| Problem details |
Lay out the stretch of the records from the line containing "Which of (x=456, y=164), (x=579, y=308)" through the line containing "Here, is point" as a Markdown table with columns Row and Line. Number each row and skip blank lines.

| Input records |
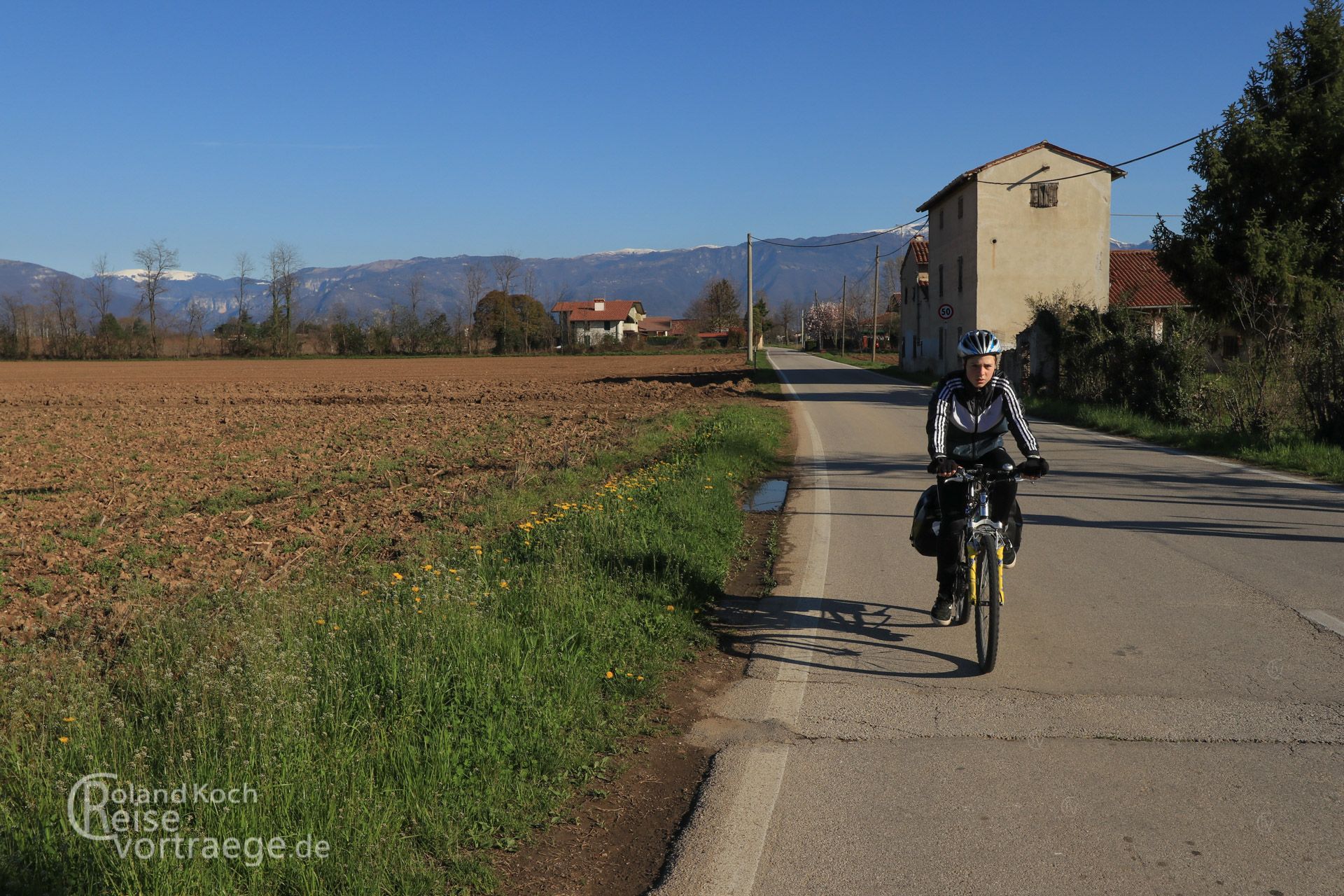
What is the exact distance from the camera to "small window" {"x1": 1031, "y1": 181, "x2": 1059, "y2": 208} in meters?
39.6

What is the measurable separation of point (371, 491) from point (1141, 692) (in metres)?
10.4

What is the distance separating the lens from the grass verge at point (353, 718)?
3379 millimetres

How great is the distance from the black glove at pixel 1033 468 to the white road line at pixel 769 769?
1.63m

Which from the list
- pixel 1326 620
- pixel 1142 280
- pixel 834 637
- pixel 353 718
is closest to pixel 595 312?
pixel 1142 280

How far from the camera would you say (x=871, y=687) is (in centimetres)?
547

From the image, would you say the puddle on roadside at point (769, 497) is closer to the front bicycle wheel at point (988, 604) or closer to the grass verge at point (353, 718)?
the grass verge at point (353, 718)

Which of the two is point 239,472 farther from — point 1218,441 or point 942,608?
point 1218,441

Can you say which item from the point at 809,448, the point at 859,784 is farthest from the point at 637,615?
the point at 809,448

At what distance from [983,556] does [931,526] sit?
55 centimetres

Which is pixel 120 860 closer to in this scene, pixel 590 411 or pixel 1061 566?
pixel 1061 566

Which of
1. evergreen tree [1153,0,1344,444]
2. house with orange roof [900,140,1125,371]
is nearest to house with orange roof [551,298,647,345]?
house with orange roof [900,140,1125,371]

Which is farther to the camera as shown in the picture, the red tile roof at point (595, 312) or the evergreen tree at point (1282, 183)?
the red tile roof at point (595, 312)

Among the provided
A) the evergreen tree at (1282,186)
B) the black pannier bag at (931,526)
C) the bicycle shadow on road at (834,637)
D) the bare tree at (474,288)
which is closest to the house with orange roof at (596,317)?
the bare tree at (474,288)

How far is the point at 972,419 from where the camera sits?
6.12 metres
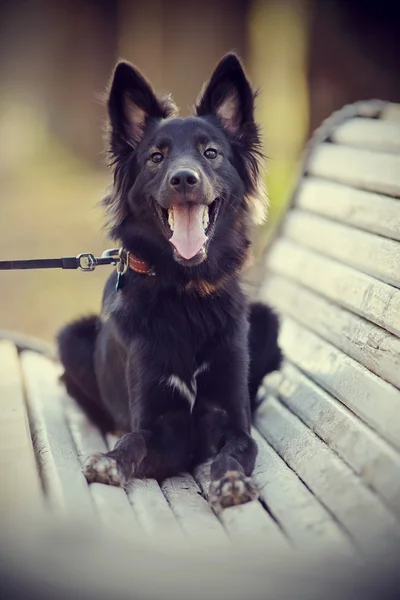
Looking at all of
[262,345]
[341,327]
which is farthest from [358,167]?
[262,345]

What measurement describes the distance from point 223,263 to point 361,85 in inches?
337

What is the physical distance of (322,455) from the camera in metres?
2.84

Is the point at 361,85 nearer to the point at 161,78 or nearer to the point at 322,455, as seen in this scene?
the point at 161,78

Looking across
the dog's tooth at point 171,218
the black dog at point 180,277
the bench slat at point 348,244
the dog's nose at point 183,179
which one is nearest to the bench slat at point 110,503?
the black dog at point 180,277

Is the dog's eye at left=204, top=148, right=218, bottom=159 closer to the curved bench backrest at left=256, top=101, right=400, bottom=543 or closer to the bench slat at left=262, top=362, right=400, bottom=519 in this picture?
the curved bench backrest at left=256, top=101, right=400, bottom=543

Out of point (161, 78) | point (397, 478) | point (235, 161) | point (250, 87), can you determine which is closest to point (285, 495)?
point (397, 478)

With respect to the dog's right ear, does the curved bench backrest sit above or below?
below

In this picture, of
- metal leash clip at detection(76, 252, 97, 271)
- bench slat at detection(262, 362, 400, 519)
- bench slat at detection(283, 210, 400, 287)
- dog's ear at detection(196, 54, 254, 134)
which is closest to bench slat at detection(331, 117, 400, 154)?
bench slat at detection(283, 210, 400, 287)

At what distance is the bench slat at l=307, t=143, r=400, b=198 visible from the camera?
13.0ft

--

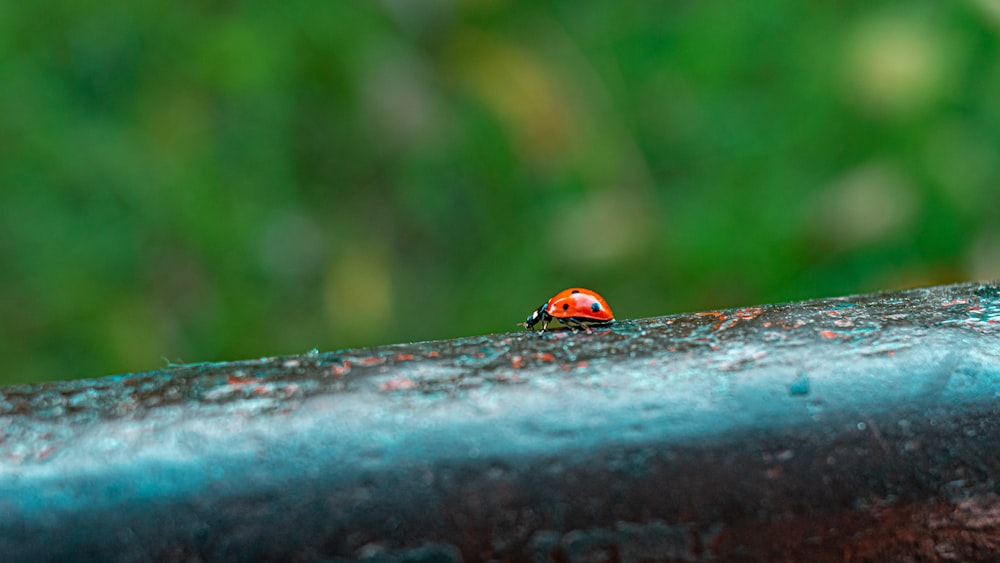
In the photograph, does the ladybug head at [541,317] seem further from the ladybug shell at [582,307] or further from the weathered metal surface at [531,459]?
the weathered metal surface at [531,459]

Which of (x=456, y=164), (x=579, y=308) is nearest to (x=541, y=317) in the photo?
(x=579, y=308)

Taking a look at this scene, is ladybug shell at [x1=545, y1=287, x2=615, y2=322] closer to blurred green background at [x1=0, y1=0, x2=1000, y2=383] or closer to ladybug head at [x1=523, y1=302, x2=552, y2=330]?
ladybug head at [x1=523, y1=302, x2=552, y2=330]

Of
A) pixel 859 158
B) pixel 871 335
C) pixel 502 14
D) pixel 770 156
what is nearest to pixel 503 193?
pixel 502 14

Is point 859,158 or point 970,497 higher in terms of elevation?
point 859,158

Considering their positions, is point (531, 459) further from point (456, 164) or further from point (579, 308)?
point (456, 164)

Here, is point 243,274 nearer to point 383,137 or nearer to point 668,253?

| Response to this task |
| Row | Line |
|---|---|
| 1 | Which of (x=456, y=164), (x=579, y=308) is nearest to (x=541, y=317) in the photo? |
| 2 | (x=579, y=308) |
| 3 | Taking a look at this scene, is ladybug shell at [x1=545, y1=287, x2=615, y2=322] closer to blurred green background at [x1=0, y1=0, x2=1000, y2=383] or closer to ladybug head at [x1=523, y1=302, x2=552, y2=330]? |
| 4 | ladybug head at [x1=523, y1=302, x2=552, y2=330] |
| 5 | Of |
| 6 | A) pixel 859 158 |
| 7 | B) pixel 871 335 |
| 8 | C) pixel 502 14 |
| 9 | D) pixel 770 156 |
| 10 | what is nearest to pixel 503 193? |
| 11 | pixel 502 14 |
| 12 | Is point 859,158 or point 970,497 higher in terms of elevation? |
| 13 | point 859,158 |
| 14 | Considering their positions, is point (531, 459) further from point (456, 164) or further from point (579, 308)? |
| 15 | point (456, 164) |
| 16 | Here, is point 243,274 nearer to point 383,137 or nearer to point 668,253? |